Dos profesiones imperaron en Campanario hasta los años setenta del pasado siglo XX, la de carguero y la de tratante. Cuando en este singular pueblo de la comarca de la Serena se menciona la palabra cargueros, se está haciendo referencia a los que tenían por profesión la compra y venta de pimentón y de tripa seca para las matanzas principalmente. Contaban, además, con taller de elaboración de pleitas y de otros utensilios de esparto, las famosas esparterías, que contribuyeron de forma considerable al sostén económico de la población en años tan difíciles como fueron los de la época señalada.
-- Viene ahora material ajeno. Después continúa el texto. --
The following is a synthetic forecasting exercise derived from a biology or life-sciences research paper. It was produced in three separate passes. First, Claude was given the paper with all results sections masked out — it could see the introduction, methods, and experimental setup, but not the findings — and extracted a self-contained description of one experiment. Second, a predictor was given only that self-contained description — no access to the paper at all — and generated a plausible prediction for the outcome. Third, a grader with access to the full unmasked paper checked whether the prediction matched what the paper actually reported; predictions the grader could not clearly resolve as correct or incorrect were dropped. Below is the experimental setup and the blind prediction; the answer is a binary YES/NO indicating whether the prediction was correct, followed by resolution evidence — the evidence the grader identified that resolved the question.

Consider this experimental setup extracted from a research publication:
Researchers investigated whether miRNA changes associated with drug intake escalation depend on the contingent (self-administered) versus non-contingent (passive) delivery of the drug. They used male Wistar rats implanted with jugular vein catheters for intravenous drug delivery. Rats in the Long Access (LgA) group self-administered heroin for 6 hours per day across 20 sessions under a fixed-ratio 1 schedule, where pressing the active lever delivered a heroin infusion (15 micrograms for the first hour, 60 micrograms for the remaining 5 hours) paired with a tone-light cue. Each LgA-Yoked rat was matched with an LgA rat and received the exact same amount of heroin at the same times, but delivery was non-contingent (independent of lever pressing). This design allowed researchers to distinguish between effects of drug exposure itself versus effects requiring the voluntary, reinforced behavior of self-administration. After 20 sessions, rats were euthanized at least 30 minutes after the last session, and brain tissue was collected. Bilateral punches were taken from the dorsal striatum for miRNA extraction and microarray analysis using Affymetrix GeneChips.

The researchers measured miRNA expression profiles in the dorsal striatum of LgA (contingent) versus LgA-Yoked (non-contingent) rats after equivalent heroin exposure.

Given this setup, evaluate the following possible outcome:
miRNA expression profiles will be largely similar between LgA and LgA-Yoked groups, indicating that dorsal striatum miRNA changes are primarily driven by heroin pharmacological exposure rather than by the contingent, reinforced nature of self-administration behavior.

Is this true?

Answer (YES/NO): NO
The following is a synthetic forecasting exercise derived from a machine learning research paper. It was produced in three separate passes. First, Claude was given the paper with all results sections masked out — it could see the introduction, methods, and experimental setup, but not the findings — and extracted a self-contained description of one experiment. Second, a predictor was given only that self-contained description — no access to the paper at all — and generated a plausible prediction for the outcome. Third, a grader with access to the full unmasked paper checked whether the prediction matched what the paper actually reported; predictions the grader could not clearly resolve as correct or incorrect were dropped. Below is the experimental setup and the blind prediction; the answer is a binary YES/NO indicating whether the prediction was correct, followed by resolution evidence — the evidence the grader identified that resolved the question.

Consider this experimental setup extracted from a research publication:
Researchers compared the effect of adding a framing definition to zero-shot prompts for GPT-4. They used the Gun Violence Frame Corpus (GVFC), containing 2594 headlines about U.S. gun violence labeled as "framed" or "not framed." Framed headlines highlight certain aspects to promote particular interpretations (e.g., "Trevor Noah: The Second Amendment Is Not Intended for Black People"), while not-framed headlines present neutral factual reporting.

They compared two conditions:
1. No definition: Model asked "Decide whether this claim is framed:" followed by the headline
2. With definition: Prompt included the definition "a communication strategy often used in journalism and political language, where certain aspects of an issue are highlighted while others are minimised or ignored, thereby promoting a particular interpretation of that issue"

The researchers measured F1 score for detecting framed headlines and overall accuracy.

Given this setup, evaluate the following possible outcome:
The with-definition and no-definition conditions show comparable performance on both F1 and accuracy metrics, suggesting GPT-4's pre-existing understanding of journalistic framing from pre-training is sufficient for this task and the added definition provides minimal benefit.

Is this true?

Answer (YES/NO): NO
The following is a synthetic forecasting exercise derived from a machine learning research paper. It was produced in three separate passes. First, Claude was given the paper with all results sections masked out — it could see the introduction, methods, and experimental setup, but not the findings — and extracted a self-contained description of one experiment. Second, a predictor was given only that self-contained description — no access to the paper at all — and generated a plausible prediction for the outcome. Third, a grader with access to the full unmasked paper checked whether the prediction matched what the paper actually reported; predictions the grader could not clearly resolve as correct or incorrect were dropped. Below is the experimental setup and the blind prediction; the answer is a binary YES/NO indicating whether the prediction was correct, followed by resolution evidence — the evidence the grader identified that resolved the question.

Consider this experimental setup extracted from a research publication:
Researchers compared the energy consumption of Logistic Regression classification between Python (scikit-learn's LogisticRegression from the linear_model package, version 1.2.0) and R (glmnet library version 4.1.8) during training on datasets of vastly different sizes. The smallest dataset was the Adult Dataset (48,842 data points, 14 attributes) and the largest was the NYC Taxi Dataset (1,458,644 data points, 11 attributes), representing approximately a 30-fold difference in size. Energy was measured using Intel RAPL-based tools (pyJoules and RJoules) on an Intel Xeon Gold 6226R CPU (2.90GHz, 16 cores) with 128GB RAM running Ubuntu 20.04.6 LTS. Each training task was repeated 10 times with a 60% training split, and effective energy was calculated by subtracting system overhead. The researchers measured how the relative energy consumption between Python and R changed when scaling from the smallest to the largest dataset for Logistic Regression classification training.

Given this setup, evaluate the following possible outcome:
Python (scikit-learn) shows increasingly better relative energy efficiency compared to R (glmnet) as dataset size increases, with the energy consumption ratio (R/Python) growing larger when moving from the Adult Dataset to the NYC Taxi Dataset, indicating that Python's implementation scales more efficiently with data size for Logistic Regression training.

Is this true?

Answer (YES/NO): YES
Había en Campanario unos cuarenta de estos talleres que daban empleo a más de mil mujeres.  Ya le dedicaremos un trabajo a esta actividad que tan importante fuente de ingresos fue para los campanarienses.

La palabra tratante, genéricamente, evoca a los que se dedican a hacer tratos, pero en Campanario especifica además que esos tratos son de ganado equino, especialmente mular que son animales híbridos nacidos del cruce de asno y yegua o caballo y burra, distinguiendo a los primeros con el nombre de mulo/a y yeguato/a. Los nacidos del segundo cruce, en Campanario recibían el nombre de romo/a y, en diferentes comarcas, burreño/a y burdégano/a. Los campanarienses profanos en la materia, generalizaban el nombre y solían nombrar a todas las clases como mulas.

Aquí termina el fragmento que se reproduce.